Home ActualitéL’homme-bus de Lausanne : Une bande dessinée sur l’acceptation

L’homme-bus de Lausanne : Une bande dessinée sur l’acceptation

by Sara
Suisse

La bande dessinée « Voie de garage » fait revivre Martial Richoz, plus connu sous le surnom de l’homme-bus, figure emblématique de Lausanne dans les années 1980. À travers le travail de Sophie Adriansen au scénario et d’Arnaud Nebbache au dessin, cette œuvre explore les tensions liées à l’acceptation de la différence et les controverses qui ont marqué le parcours atypique de ce personnage.

Une page de bande dessinée

Une histoire lausannoise singulière

« Voie de garage » retrace le destin de Martial Richoz, né en 1963, qui a marqué l’actualité lausannoise par son originalité et sa solitude. Dès l’adolescence, il bénéficie de l’assurance invalidité. Passionné par les trolleybus, il fabrique ses propres « charrettes-bus » qu’il pousse dans les rues, se transformant en conducteur des transports lausannois (TL). À travers ses déambulations, il recrée les sons caractéristiques des véhicules, cherchant à combattre son isolement et sa dépression en rencontrant des passagers imaginaires.
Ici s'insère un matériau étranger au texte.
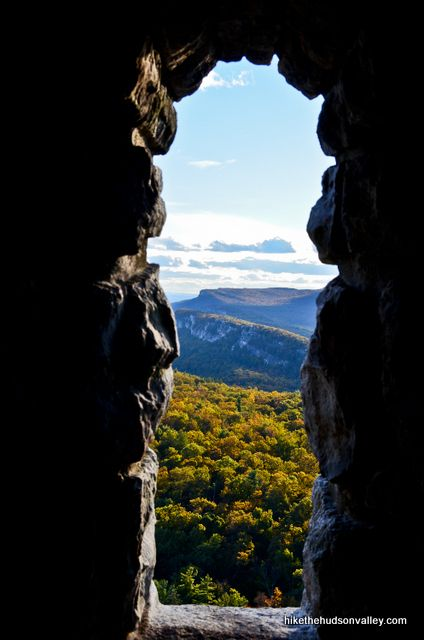 Mohonk Mountain House: Labyrinth and Lemon Squeeze | Hike the Hudson Valley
En 1986, son internement en psychiatrie provoque un vif débat public, mettant en lumière les difficultés d’intégration des personnes différentes dans la société et les tensions entre institutions et individus. Après cette période, poussé à abandonner son personnage, Martial Richoz retourne à une vie plus discrète jusqu’à son décès, survenu l’an dernier, qui a ravivé la mémoire collective autour de cet homme-bus.

Un destin immortalisé par l’art

Martial Richoz a été le sujet de multiples représentations artistiques. Un documentaire de 1983 l’a rendu célèbre, tandis que la Collection de l’Art brut conserve ses œuvres, incluant ses charrettes et dessins. Le magazine « Temps Présent » lui a consacré une émission, et pendant le festival Les Urbaines, un artiste contemporain a réactivé son univers. Trois chercheurs ont également publié un ouvrage historico-sociologique sur les controverses psychiatriques lémaniques du XXe siècle, plaçant Martial au centre de leur étude, et le cinéma s’intéresse désormais à son histoire.

La bande dessinée, fruit d’une découverte et d’une création

La scénariste Sophie Adriansen a découvert Martial Richoz via une pièce de théâtre où une comédienne incarnait ce personnage singulier. Touchée par cette représentation, elle s’est plongée dans les archives pour mieux comprendre sa vie et les questions qu’elle soulève. Elle a alors imaginé un scénario fidèlement inspiré, mais laissant une marge à la fiction, notamment en rebaptisant le héros Paulin, ce qui permet d’explorer des chapitres inédits de son histoire, comme son enfance et son amour pour les trolleybus.

« La fin choisie suggère une autre lecture, ouverte à l’interprétation, » précise la scénariste, souhaitant que les lecteurs puissent se forger leur propre opinion.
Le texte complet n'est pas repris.